== MATERIAL SHOWN ==
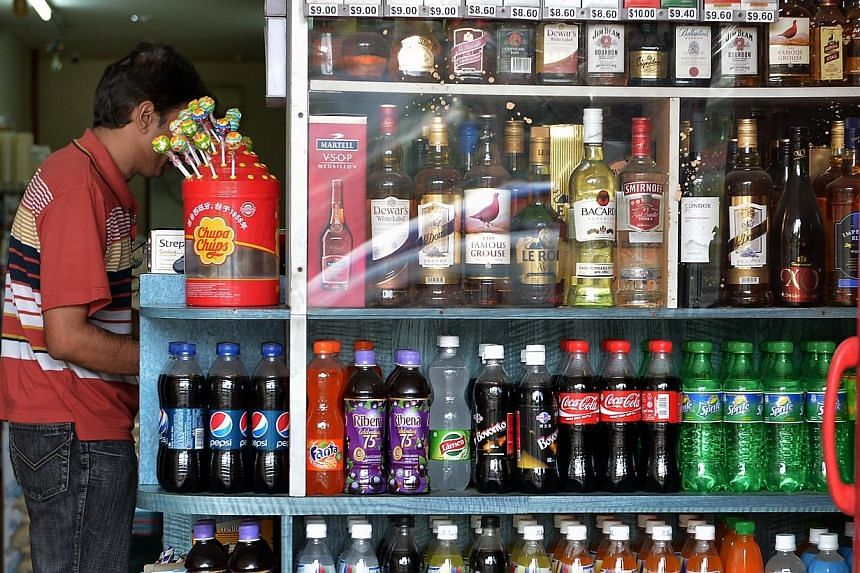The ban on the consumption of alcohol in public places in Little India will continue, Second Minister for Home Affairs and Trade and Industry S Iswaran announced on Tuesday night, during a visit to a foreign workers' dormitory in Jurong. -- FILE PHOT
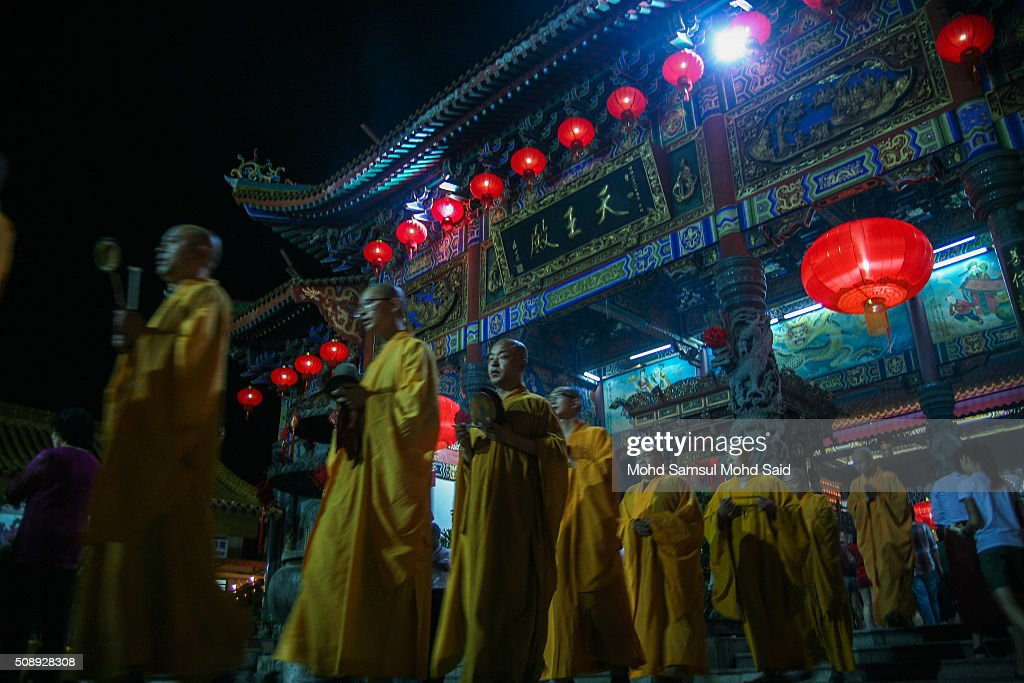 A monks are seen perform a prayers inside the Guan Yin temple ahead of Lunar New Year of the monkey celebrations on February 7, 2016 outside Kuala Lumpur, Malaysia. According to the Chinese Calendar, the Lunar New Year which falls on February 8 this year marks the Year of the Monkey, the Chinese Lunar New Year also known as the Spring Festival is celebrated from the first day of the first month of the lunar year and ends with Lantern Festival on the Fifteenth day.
--
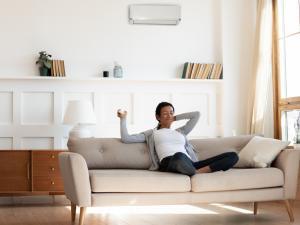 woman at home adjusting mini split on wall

== EXERCISE OBJECTIVE ==
With the pictures omitted, copy the entries above exactly from the line containing "The ban on the" through the line containing "A monks are", both lines included.

== ANSWER SPACE ==
The ban on the consumption of alcohol in public places in Little India will continue, Second Minister for Home Affairs and Trade and Industry S Iswaran announced on Tuesday night, during a visit to a foreign workers' dormitory in Jurong. -- FILE PHOT
 A monks are seen perform a prayers inside the Guan Yin temple ahead of Lunar New Year of the monkey celebrations on February 7, 2016 outside Kuala Lumpur, Malaysia. According to the Chinese Calendar, the Lunar New Year which falls on February 8 this year marks the Year of the Monkey, the Chinese Lunar New Year also known as the Spring Festival is celebrated from the first day of the first month of the lunar year and ends with Lantern Festival on the Fifteenth day.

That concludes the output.